Molecular dynamics simulation of nano-polishing of single crystal silicon on non-continuous surface

Abstract A molecular dynamic model of diamond abrasive polishing single crystal silicon is established. The effects of pores on the material removal process and the mechanism of pore wall material removal are studied from the aspects of displacement, polishing force, and phase transformation. The simulation results show that the removal method of material at pore walls is mainly shear and extrusion. The deformation of the pore walls in the entry areas of pores is an elastoplastic mixed deformation, and the deformation of the pore walls in the exit areas of pores is plastic deformation. Increasing the polishing depth increases plastic removal of material at pores.
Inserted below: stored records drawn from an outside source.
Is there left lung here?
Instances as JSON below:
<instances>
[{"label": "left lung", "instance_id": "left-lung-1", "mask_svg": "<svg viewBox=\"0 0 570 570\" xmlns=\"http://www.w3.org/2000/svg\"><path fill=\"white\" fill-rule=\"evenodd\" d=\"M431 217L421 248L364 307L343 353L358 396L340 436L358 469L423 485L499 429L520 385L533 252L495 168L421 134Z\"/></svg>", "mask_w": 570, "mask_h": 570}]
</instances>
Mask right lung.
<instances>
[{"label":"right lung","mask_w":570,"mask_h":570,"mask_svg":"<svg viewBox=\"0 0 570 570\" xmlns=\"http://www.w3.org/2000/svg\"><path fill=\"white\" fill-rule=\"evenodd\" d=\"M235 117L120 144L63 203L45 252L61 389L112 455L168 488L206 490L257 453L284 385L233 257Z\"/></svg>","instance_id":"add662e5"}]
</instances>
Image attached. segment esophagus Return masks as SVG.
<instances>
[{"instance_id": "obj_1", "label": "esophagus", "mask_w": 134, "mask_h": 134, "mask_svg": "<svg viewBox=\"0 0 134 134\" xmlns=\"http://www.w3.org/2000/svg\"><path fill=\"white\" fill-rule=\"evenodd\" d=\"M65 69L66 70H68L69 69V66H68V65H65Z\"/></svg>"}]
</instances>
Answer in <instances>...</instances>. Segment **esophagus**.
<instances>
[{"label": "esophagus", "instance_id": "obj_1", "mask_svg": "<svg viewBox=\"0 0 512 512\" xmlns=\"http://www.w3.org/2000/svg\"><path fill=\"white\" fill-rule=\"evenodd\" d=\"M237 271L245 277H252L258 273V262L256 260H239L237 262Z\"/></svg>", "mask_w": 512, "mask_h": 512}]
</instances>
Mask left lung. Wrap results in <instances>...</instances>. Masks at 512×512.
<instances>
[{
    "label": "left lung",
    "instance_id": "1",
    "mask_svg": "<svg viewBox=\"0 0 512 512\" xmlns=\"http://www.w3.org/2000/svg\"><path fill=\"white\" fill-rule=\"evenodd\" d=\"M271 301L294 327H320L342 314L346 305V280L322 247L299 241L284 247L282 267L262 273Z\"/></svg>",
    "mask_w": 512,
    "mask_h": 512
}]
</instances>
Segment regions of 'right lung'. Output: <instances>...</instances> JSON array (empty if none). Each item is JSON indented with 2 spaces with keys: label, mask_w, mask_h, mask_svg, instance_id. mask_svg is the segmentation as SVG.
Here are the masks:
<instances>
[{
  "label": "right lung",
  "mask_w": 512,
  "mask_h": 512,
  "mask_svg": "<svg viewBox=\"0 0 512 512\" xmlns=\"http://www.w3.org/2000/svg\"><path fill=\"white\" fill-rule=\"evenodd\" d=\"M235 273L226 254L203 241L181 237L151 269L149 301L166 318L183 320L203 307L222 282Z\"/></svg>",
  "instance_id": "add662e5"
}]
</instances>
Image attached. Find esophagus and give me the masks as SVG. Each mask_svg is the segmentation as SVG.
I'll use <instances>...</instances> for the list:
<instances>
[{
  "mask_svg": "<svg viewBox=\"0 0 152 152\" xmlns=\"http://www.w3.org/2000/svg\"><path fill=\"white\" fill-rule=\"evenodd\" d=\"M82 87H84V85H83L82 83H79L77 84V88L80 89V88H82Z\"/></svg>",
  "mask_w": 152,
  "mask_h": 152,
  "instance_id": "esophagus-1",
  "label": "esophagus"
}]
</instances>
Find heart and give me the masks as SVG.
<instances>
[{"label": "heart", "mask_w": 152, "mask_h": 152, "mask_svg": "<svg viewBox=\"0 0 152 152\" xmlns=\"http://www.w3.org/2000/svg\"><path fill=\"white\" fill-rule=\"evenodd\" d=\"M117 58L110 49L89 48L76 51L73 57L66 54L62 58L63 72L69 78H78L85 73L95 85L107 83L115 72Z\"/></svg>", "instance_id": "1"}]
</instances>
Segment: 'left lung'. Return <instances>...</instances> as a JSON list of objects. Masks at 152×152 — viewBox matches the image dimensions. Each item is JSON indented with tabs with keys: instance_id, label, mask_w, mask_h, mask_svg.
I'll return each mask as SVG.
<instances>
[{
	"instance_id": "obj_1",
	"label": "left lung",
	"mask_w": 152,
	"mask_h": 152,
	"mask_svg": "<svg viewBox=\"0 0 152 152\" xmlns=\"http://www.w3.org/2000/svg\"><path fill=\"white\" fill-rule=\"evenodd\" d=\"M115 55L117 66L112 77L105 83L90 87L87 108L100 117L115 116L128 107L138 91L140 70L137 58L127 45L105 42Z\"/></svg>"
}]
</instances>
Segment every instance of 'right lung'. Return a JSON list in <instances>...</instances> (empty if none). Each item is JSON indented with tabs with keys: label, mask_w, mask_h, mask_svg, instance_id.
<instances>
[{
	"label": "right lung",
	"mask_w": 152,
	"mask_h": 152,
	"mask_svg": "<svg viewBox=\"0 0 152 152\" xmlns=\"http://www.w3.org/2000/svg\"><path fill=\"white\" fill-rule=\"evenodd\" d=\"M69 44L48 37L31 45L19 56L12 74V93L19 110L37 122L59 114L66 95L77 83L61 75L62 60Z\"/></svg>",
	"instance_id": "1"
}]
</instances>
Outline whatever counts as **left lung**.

The existence of pores makes the tangential and normal forces decrease to a certain extent during the entire polishing process. The fluctuation of the normal polishing force is greater than that of the tangential polishing force. The lack of material at the pores is the main reason for the decrease of the normal polishing force. As the polishing depth increases, the tangential force increases significantly, and the normal force increases less. During the polishing process, phase transformation atoms with coordination number of 5 and phase transformation atoms with coordination number of 6 are main types of phase transformation atoms. High-pressure phase transformation is the main form of phase transformation. Due to the lack of atoms at the pores, the phase transformation of the pore walls in the entry areas of pores will be extended longitudinally. In the process of increasing the polishing depth, the number of main phase transformation atoms increased, and the degree of phase transformation in the pore area deepened.